Dining: At 808 W. Main St., the Deepwater Grille and South Shore Brewery are very popular. Be sure to make
reservations on weekends.
Entrees include a fine marinated rib-eye with mushrooms, sherry and gorgonzola butter with a honey pils risotto and pan-seared scallops with saffron cream and bowtie pasta. 715-682-4200.
In the Hotel Chequamegon, Molly Cooper's Restaurant and Sirtoli's Dining Room have lake views.

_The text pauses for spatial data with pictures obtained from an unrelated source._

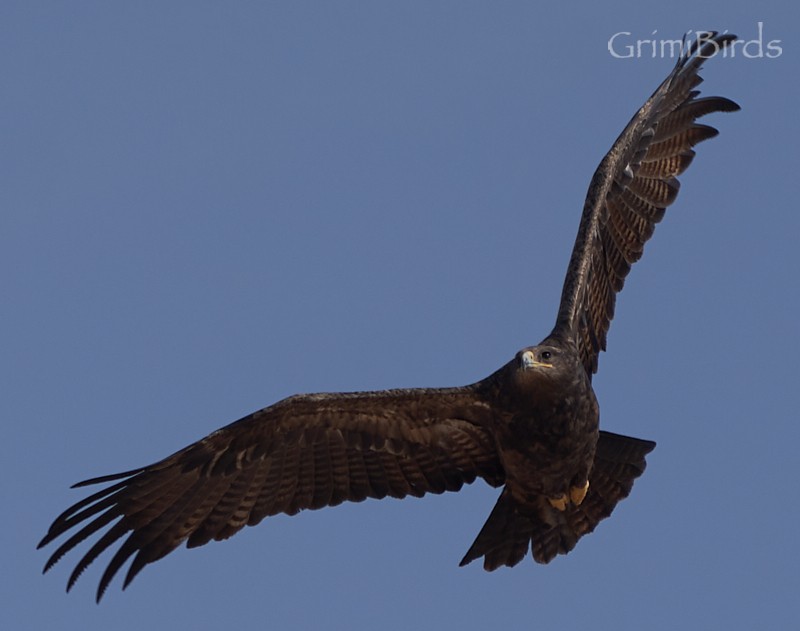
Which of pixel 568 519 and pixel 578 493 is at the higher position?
pixel 578 493

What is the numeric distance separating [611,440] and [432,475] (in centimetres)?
169

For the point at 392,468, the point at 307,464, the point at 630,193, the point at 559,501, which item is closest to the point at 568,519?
the point at 559,501

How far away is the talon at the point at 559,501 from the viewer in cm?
1424

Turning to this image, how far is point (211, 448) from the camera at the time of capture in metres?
14.7

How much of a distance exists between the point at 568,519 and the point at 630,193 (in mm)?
3507

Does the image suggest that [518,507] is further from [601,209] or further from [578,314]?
[601,209]

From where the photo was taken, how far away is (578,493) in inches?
561

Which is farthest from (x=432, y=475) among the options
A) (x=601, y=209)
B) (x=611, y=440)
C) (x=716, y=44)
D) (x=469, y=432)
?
(x=716, y=44)

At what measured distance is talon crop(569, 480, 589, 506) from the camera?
46.6 ft

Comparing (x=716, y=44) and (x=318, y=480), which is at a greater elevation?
(x=716, y=44)

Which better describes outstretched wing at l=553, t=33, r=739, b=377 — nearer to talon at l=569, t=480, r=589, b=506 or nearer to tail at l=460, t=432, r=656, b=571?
tail at l=460, t=432, r=656, b=571

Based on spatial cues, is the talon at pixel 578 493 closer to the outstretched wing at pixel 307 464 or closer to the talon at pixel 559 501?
the talon at pixel 559 501

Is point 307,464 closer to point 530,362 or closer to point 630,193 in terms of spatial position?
point 530,362

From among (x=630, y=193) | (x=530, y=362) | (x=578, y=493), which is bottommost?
(x=578, y=493)
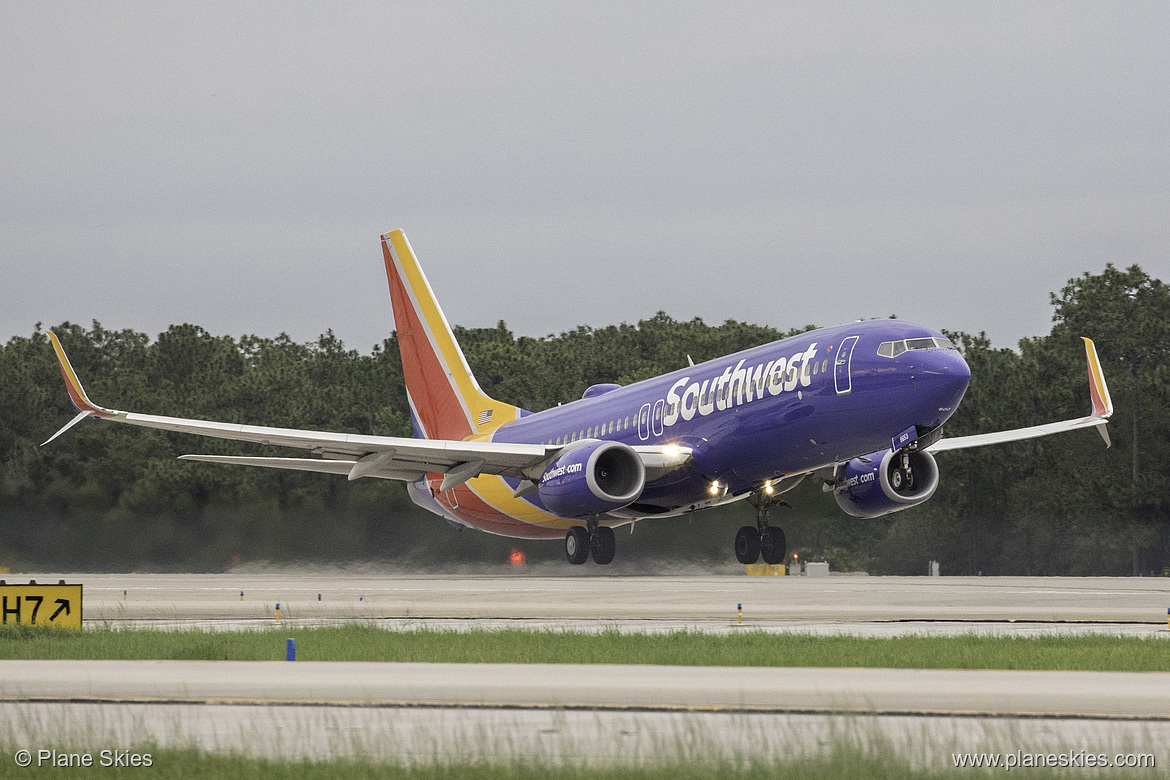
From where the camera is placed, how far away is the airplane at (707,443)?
3052 centimetres

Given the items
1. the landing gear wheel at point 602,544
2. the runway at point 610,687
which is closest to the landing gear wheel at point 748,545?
the landing gear wheel at point 602,544

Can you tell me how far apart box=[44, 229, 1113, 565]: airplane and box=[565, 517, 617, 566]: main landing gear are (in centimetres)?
4

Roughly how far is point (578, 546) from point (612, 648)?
51.7 ft

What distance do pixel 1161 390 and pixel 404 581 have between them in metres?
38.6

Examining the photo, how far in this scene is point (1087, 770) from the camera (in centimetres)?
1086

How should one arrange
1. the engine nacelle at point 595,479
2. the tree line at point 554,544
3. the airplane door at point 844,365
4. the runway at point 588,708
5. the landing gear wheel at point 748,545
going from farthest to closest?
the tree line at point 554,544 → the landing gear wheel at point 748,545 → the engine nacelle at point 595,479 → the airplane door at point 844,365 → the runway at point 588,708

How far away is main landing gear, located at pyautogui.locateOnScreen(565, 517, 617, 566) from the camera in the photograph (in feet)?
123

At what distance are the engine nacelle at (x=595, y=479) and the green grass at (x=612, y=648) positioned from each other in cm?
922

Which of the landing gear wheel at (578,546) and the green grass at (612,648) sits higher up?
the landing gear wheel at (578,546)

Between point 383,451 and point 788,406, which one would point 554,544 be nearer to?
point 383,451

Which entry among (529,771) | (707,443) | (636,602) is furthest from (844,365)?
(529,771)

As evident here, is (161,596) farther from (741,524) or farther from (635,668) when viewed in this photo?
(635,668)

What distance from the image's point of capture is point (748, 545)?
3750 centimetres

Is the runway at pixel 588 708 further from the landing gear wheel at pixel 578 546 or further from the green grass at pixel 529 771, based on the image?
the landing gear wheel at pixel 578 546
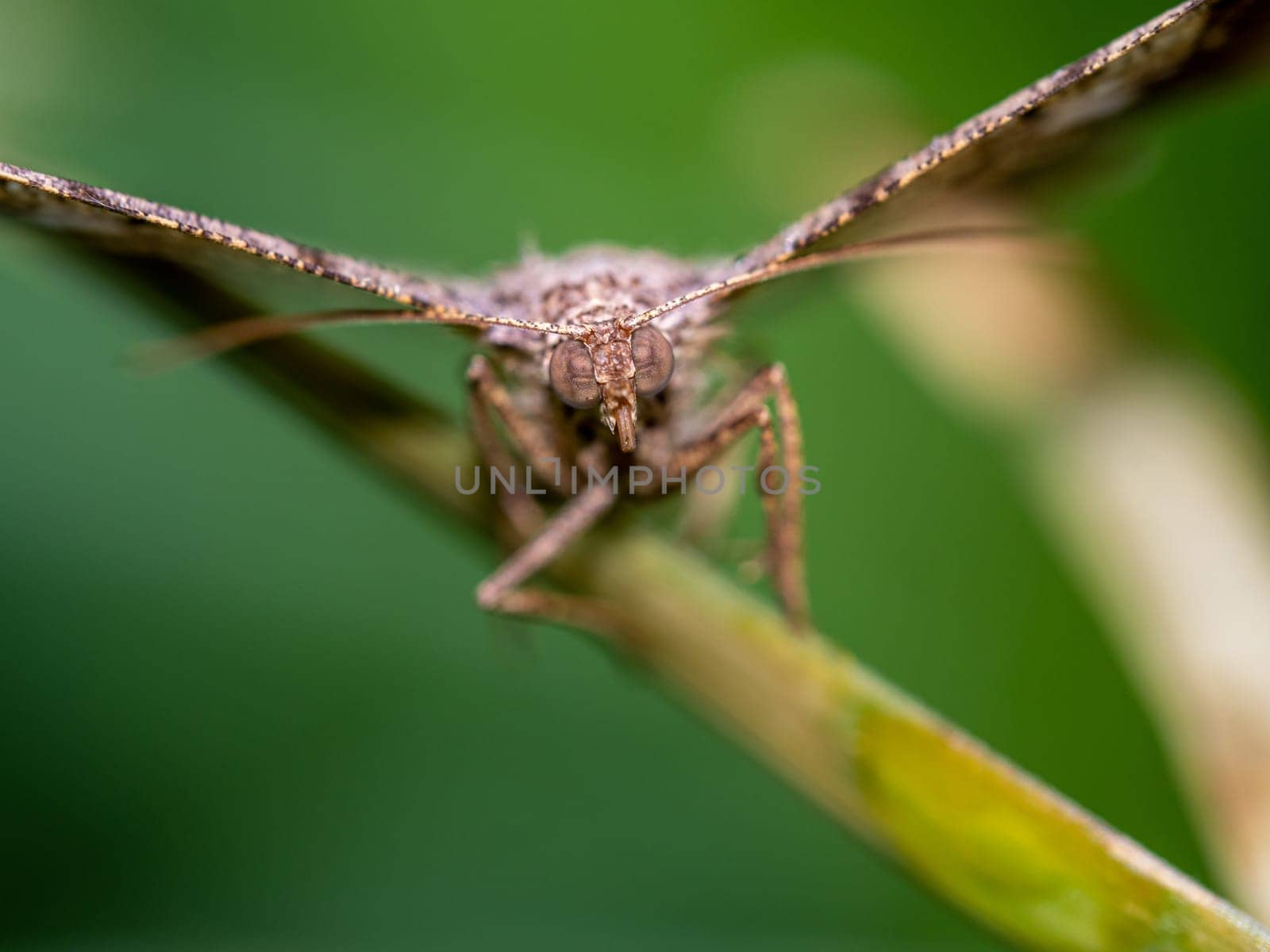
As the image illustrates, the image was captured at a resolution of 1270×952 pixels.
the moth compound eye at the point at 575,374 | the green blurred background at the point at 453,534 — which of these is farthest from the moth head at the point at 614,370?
the green blurred background at the point at 453,534

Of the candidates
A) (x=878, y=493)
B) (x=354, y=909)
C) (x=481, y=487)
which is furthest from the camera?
(x=878, y=493)

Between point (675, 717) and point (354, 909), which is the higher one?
point (675, 717)

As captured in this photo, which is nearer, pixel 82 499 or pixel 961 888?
pixel 961 888

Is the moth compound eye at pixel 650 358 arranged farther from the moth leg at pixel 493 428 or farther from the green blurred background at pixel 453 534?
the green blurred background at pixel 453 534

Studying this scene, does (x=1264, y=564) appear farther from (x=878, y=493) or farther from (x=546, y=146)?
(x=546, y=146)

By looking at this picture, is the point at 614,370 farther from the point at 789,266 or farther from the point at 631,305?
the point at 789,266

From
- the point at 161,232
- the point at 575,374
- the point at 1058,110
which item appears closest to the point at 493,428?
the point at 575,374

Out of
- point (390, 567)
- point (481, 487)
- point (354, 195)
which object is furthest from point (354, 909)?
point (354, 195)

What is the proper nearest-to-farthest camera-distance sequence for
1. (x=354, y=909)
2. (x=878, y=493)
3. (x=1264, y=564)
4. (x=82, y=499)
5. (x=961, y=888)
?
1. (x=961, y=888)
2. (x=1264, y=564)
3. (x=354, y=909)
4. (x=82, y=499)
5. (x=878, y=493)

On Chapple Avenue, off Main Street, Black Cat Coffeehouse serves savory soups, sandwiches, pastries from the Ashland Baking Company and a fine selection of Wisconsin craft beers, 715-682-3680.
Northern Great Lakes Visitor Center: The center, three miles west of Ashland on U.S. 2, is open 9 a.m. to 5 p.m. daily; admission is free. Check 715-685-9983,
Nightlife: The Black Cat Coffeehouse often hosts musicians; check fliers there for events. The Ashland Chamber Music Society gives concerts at the United Presbyterian-Congregational Church.
Waterfalls: Ashland is a great base to explore waterfalls.Morgan Falls, a 70- to 100-foot flume that zigzags down from one red-granite ledge to another in a forest clearing, is 17 miles south of town in Chequamegon-Nicolet National Forest; from the west end of Main Street, take Sanborn Avenue/Wisconsin 112 to County Road E and continue south.
At the county line, take the gravel Ashland-Bayfield Road 4½ miles south to the trailhead parking lot.
Morgan Falls is a five-minute walk; to reach St. Peter's Dome, a granite outcropping with a spectacular view of the surrounding countryside, continue on the trail. It's at least half an hour's hike uphill on rocky terrain.
Scenic Copper Falls State Park is southeast of Ashland, off Wisconsin 13. It's the home of 40-foot Copper Falls and 30-foot Brownstone Falls. Potato River Falls is 12 miles northeast of Copper Falls, off Wisconsin 169. Superior Falls is on Lake Superior, a stone's throw from the Michigan border.
For more, see Waterfalls of northern Wisconsin. And the Northern Great Lakes Visitor Center sells Patrick Lisi's "Wisconsin Waterfalls: A Touring Guide," $19.95.
History: The Ashland Historical Society Museum at 509 W. Main St. is open 10 a.m. to 4 p.m. Monday-Friday in winter, 715-682-4911.
Information: Ashland tourism, 800-284-9484.